The referees T’d House up.

This might be my least favorite technical foul, and has been since referees nailed Stephen Jackson, then of the San Antonio Spurs, for barking back at a very talkative Oklahoma City bench during an elimination game in the 2012 playoffs. If anyone on the bench does something to distract an enemy shooter — shouting, clapping, foot stomping — that shooter should be free to say damn near whatever he wants if he hits the shot.

On the TNT broadcast, Joe Borgia’s Disembodied Head and Torso explained the league discourages both sides of the bench taunt exchange, and that officials were correct to penalize House. (They do have to worry about escalation toward fighting.) Borgia intimated referees should also punish bench taunters.

Well, refs are doing a terrible job of that. Every team seems to have at least one deep reserve and an assistant coach who specialize in screaming at enemy shooters, and they get off scot-free. Meanwhile, House loses money for telling the Warriors bench to shove it. Rescind that tech, Adam Silver!

By my count (with help from the league office) only five teams feature orange in their palettes beyond the inclusion of a basketball. Two — New York and Oklahoma City — relegate it mostly to the trimmings. Two more — Orlando and Utah — adopted it in new alternate jerseys. (Update: We forgot the Cavaliers throwbacks.)

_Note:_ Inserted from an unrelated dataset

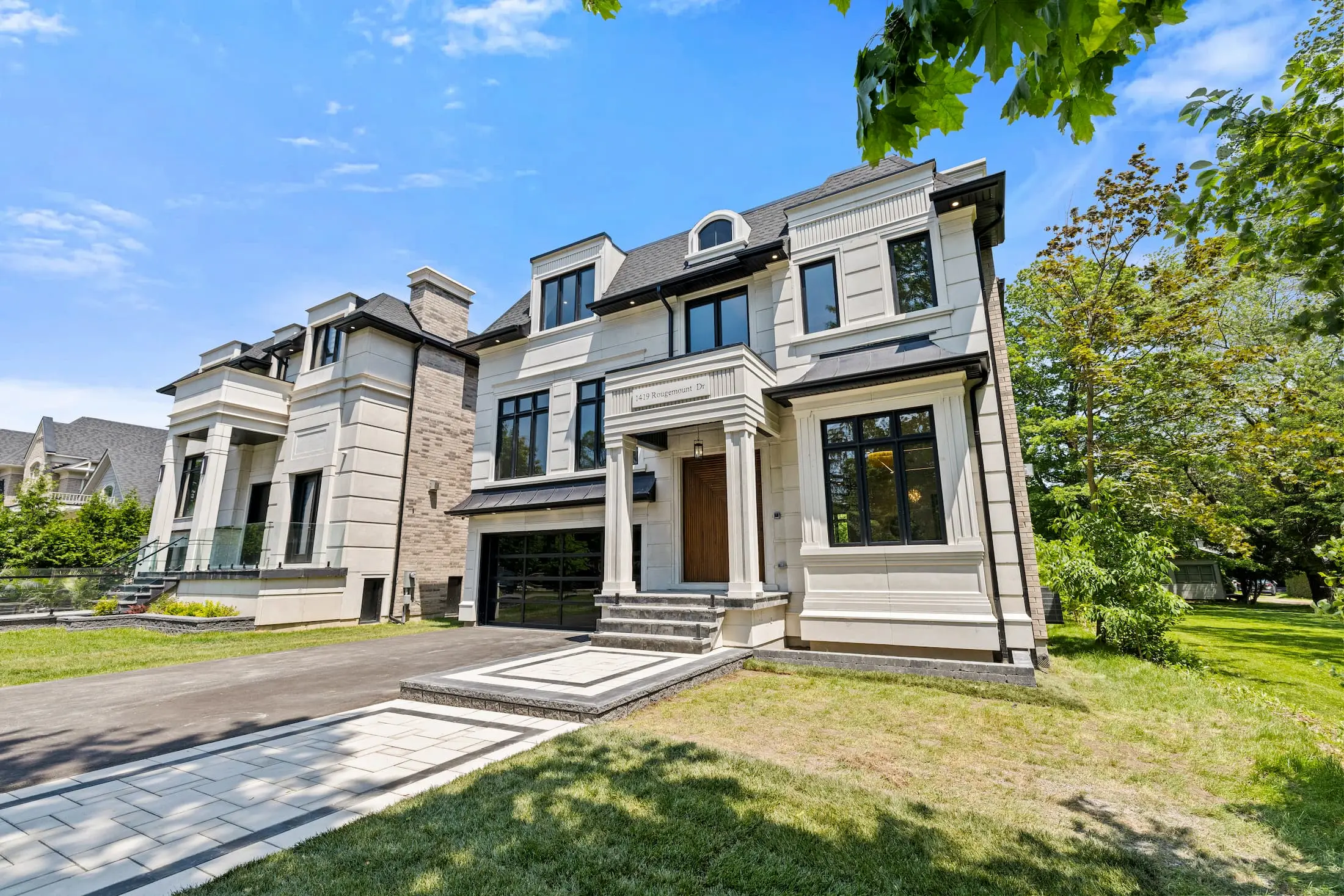 Luxury custom home real estate photography portfolio sample featuring stone masonry and clean landscape design in Pickering.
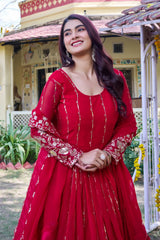 Woman in a red traditional outfit standing outdoors with a building and garden in the background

The Suns should lean all the way into orange to the degree that fans associate it with Phoenix and only Phoenix. (They should do the same with purple, though Sacramento, Purple Dino-era Toronto, and the Lakers — who designate their darker shade as “forum blue,” not purple — offer stiff competition on the purple corner.) Dispense with generic black and gray alternates and other nonsense.

These babies, new this season, are keepers:

The sunburst ball is a classic nod to the Charles Barkley era. This is one of only a few jerseys in league history to include no lettering on the front, and the minimalist look is refreshing. It lets the orange dominate. We don’t need words to tell us these jerseys belong to the Suns.